The pilot and gun were housed in a metal monocoque nacelle mounted to the underside of the upper wing, leaving a gap below. The pilot's cockpit was offset to port with the gun to his right, its breech accessible. The Bristol Jupiter VIIF was installed with its cylinders in line with the rear edge of the upper wing, supported by two pairs of struts to the lower wing spars and driving a four-blade propeller. This had an unusual ring fairing that rotated with it and matched the engine cowling in diameter. Aft, and without a break, a fuselage-like fairing ran rearwards, narrowing to the tail. This structure was stabilized on each side by a pair of struts to the upper and lower booms. A split-axle undercarriage had legs to the fuselage and, rearwards, to the forward wing spar, with a strut between their upper joints.

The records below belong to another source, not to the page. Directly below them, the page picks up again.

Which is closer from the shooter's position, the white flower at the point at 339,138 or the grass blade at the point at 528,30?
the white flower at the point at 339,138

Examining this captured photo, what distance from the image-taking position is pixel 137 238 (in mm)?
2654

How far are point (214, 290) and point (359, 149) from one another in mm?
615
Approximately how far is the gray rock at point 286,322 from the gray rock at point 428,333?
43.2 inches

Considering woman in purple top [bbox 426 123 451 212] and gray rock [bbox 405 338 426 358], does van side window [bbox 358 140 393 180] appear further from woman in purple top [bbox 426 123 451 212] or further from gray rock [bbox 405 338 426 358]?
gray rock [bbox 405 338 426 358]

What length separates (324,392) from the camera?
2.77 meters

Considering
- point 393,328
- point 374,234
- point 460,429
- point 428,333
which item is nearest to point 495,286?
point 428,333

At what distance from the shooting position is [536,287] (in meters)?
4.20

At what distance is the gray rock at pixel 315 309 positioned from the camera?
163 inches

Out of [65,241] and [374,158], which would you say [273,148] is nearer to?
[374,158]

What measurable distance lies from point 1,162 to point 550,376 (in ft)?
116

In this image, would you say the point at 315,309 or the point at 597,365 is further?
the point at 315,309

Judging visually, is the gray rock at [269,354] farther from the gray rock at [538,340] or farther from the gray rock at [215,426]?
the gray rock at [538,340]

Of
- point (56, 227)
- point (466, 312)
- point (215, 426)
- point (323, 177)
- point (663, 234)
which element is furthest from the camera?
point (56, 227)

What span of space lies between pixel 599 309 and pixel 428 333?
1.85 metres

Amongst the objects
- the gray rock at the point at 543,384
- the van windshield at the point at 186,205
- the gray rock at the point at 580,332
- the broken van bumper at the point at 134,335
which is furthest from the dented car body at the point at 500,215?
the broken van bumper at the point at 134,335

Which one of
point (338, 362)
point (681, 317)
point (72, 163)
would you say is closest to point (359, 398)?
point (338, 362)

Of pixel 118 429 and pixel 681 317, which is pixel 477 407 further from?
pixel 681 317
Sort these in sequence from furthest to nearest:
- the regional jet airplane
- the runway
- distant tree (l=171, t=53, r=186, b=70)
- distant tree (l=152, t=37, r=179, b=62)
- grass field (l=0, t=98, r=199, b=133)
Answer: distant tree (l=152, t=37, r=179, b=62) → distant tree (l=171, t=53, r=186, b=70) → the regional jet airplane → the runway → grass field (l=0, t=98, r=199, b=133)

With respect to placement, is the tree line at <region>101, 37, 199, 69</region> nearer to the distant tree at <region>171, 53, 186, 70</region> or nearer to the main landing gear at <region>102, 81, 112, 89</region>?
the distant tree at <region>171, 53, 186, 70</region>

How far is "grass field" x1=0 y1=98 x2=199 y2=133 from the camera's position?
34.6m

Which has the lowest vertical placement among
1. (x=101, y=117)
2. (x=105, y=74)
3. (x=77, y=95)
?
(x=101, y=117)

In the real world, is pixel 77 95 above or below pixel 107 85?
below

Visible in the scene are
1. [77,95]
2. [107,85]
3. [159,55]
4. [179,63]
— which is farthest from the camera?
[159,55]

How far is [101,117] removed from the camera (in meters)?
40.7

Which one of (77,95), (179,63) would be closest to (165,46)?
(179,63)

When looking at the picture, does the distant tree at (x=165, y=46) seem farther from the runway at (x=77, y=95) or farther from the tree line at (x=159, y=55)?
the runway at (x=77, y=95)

The Type 161 flew for the first time on 21 January 1931. Further flight trials produced some modifications, largely to improve yaw stability. The rudder was broadened and rounded at the top, and small fins were added above and below the tailplane at the boom mounting point. There were also alterations to the geometry and gearing of the elevator trim tabs: it has been suggested that the Type 161 may have been the first aircraft to have had inflight adjustable elevator trims. In September 1931 it went to RAF Martlesham Heath for trials, where no serious problems emerged and pilot's reports were positive. The gun-firing tests went well, with no detriment to airframe or performance. Despite that, neither the Type 161 or its competitor the Westland C.O.W. Gun Fighter were ordered and there was no further development of the COW gun for air to air use.